I am assuming that this is the first shock of the result (it certainly had me reeling), but I am sincerely hoping that common sense and manners will eventually prevail. Right now we need pressure on Cameron to act and act sensibly – just remember one of the more cheerful comments I’ve read from Lexit.

“In 2016 we just got rid of one set of conservative politicians. In 2020 we can get rid of the rest.”

and on a parting note from a B5 fan:

“Until now I felt like Londo Mollari: ‘My shoes are too tight and I have forgotten how to dance’. This morning I kicked them off.'”

The Referendum

Posted By on June 23, 2016

I voted today, first thing, in the rain. It was worth it, and possibly the only thing I can do that would affect history.

Almost one hundred years ago today my great-grandfather took part in an event that made history and in the process inhaled the mustard gas that would eventually kill him. All I have to do is put a tick in a box.

There’s really no excuse not to.

And with that in mind, both campaigns have really annoyed me. Things like the Tampon Tax and VAT Place of Supply appear to have been forgotten by Leave, Brand Protection and Unique Supply likewise not mentioned by Remain. The Remain Tolerant/Leave Racist row is just tiring and insulting, since it can so easily be flipped: who’s racist, the people who want to trade with and travel to the whole world(Leave) or those who want to give preference to a predominantly white proportion of it (Remain)? The Cold War, with all its puppet conflicts, and Bosnia seem to have been forgotten by both.

Please could we have a little more focus on facts and figures in campaigns in future and much less showboating? And I do include flotillas on the Thames in that.

Update on EU VAT – Oh boy

Posted By on June 1, 2016

EU VAT – Oh boy. Free trade? Yeah, that’s rather scuppered.

I work with a lot of small businesses and microbusinesses. The EU VAT laws that say an online firm must know the location of its customers, produce two pieces of evidence, store the data for ten years, and charge and remit VAT to that customer’s country and location at time of purchase by that countries laws with no threshold (a 1 euro donation would be subject to VAT) have been a nightmare. Many of the smaller nonprofits I work with have removed websites or Paypal because they can’t afford to comply.
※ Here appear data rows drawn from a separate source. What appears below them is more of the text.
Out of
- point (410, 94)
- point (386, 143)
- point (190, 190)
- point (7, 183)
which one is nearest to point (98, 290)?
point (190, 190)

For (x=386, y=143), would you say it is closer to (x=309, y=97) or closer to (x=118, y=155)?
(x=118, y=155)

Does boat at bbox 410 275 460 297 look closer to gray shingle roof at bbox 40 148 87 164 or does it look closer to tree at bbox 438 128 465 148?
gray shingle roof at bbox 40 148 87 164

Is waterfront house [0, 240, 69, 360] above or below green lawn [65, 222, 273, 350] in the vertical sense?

The EU discussed it last week, and …their solution is not to change VAT to allow smaller firms to trade across the EU by introducing a threshold. It was to suggest that smaller firms should geoblock (See Here), and simply block trade with EU customers to avoid the extra costs.1

It is now official: the EU discourages small firms from trading cross-border.
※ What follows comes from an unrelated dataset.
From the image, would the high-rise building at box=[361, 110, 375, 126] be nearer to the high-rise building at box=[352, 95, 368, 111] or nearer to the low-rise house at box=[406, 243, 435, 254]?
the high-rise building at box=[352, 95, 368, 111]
To give you an idea of one site’s situation:
New Zealand has a 60,000 threshold, which is higher than one site’s entire turnover (by a factor of around one hundred). The site can accept customers and donations from New Zealand, and sell ads to them, without any problems.

The USA hasn’t got the customer location rule in, so they can freely trade with them, which is as well because many of their sponsors are from there.

Canada? Like the USA, no problem.

France? The site can’t accept a single customer or donation without falling under VAT-Moss and having to do a UK Vat return to the VAT Moss office every three months.

Germany? They’d need to get a German tax number, register with a German tax office (Germany opposes the VATMoss system – details here) and do full VAT accounting four times a year when they might receive a total of $5 every couple of years from German citizens.

This is the situation while we are in the EU. For micro-businesses, whether the UK stays in or leave will actually make no difference to who they can trade with.

…but Leaving might reduce admin costs.

Removing customs charges is not the only part of a free trade area. If those customs fees are going to be replaced by VAT and admin costs, costing nearly £4,000 a year so already unattainable for small businesses, this is hardly free trade.

And if we don’t have free trade, why vote to stay?

(1 They seem to be forgetting the costs and technical skill required to geoblock. Good luck if you are a small cat sanctuary with an online Paypal button and two retired owners…)

Meanwhile I will spend the rest of the week implementing geo-blocking for about 15 small nonprofits. No, I don’t get paid for it.